The East London Group


The work of the East London Group of painters, who lived and painted in the East End of London in the 20s and 30s, is now on show at the Nunnery Gallery at Bow Arts, Bow Road. They started as a class taught by artists John Cooper and Walter Sickert.

The group painted the industrial landscape around them, the interiors they lived in, the English coastal towns where they holidayed. Like Victorian painters of boats and windmills, they saw the beauty in buildings and structures that were purely functional – what we now call "eyesores" or "blots on the landscape". They'd have loved mobile phone masts and satellite dishes. They are, thankfully, completely unsentimental. There is a total lack of "spin".

In Henry Silk's The Bedroom a bamboo table stands in an empty fireplace. In another picture a woman cooks - on a table stuck up against an iron bedstead and an Edwardian washstand. Nobody could afford to decorate their houses, so decor and furniture are 30 years out of date.
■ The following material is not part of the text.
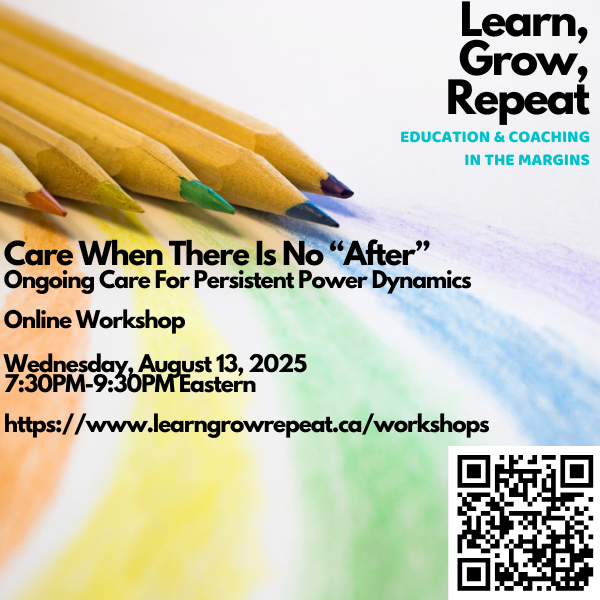 Care When There Is No “After”: Ongoing Care For Persistent Power Dynamics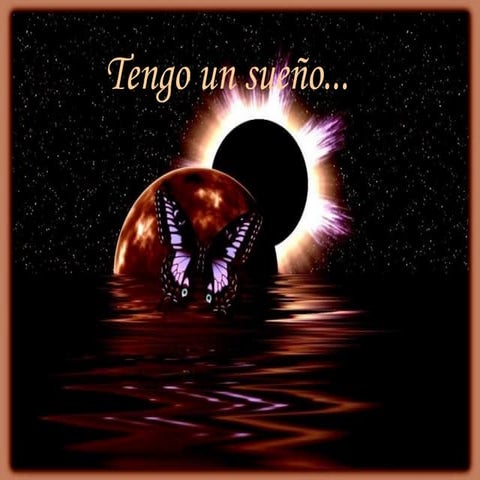 tengo un sueño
Archibald Hattemore's Interior shows a mantelpiece like the one Alice climbed onto to get Through the Looking-glass. It has the same big mirror and Victorian black slate clock. Directly, we can only see the fireplace, with its  green velvet drapery and matching vases. In the looking-glass room the face of a reproduction Gainsborough little girl is surreally obscured by a hanging ceiling light.

Many of the pictures are tiny. Canvey Island by Walter Steggles is exquisite, made up of blocks of colour defined by the grid of a beach hut and the geometric lines of a bridge. Walter and his brother Harry also liked squares empty of all but a few people. There is a feeling of early morning.
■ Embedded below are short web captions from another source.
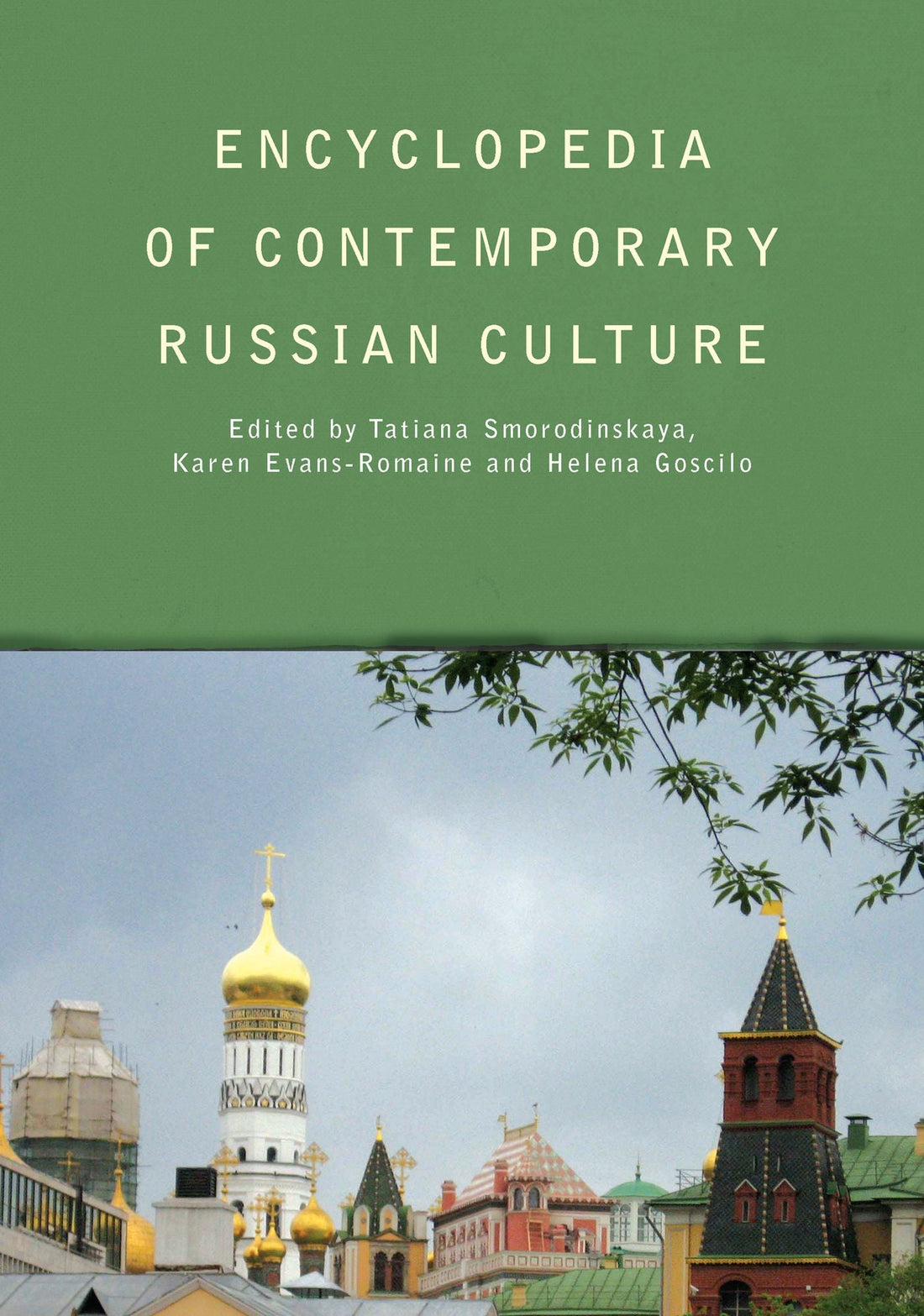 Encyclopedia of Contemporary Russian Culture
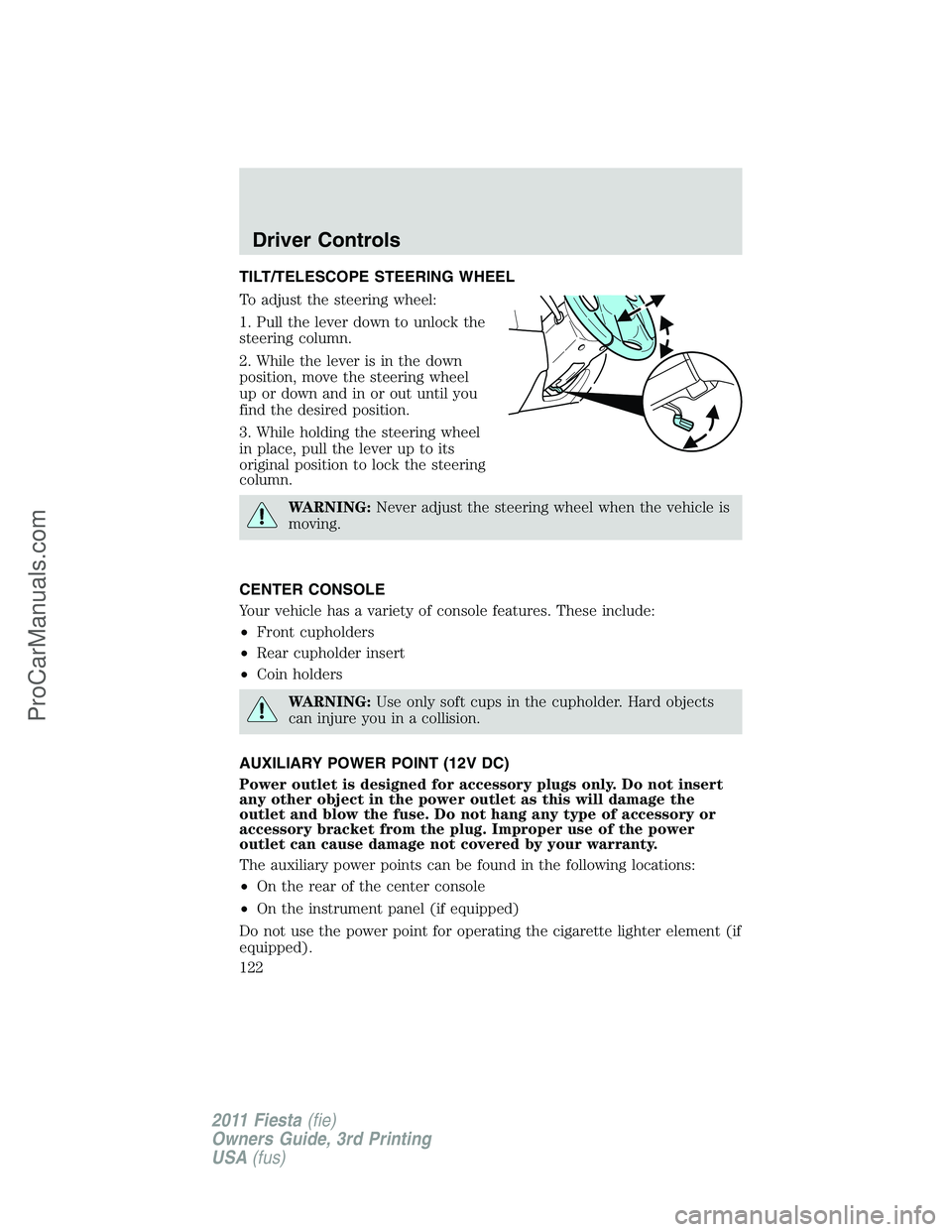 FORD FIESTA 2011  Owners Manual TILT/TELESCOPE STEERING WHEEL
To adjust the steering wheel:
1. Pull the lever down to unlock the
steering column.
2. While the lever is in the down
position, move the steering wheel
up or down and in 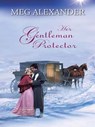 Her Gentleman Protector - Meg Alexander - 9781426805677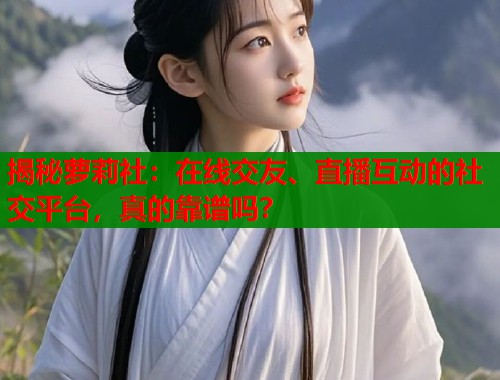 揭秘萝莉社:在线交友、直播互动的社交平台,真的靠谱吗? 揭秘萝莉社:在线交友、直播互动的社交平台,真的靠谱吗?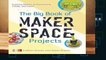 The Big Book of Makerspace Projects: Inspiring Makers to Experiment, Create, and Learn  Review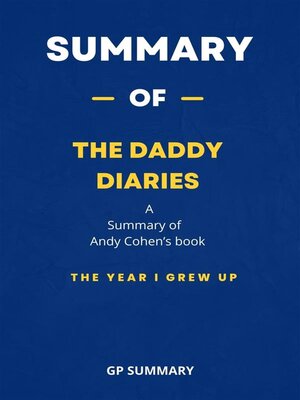 cover image of Summary of the Daddy Diaries by Andy Cohen--The Year I Grew Up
Walter's The Bridge is a bare, misty scene, criss-crossed by tramlines and a strange delicate metal structure in the centre. In his pictures the distance quickly becomes dimmer and lighter, like the far blue mountains of a Renaissance fresco.
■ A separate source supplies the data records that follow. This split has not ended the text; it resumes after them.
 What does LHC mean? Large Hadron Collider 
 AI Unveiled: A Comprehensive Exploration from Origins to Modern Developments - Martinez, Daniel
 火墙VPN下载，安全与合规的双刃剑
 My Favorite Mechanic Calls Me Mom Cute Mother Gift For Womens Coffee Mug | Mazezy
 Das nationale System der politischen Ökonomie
Albert Turpin's style was rougher, less contemplative. The dark ground of his canvas shows through the vivid paint, and is used to "draw" linear features like lamp standards, cables, scaffolding and fences. See his Canal Scene, Victoria Park, or St James the Less, Bethnal Green. A dry brush dragged across becomes light on railings or leaves. Black accents define branches and windows.

Like the best English painters, they loved their patch, and showed it as it was: gritty, smoggy, poor, working, aged, mysterious. The show is on until July 13. There's also a book by David Buckman:


1 comment:

  1. Thanks for this - I usually find out about exhibitions after the event. I shall try and get there before July 9th.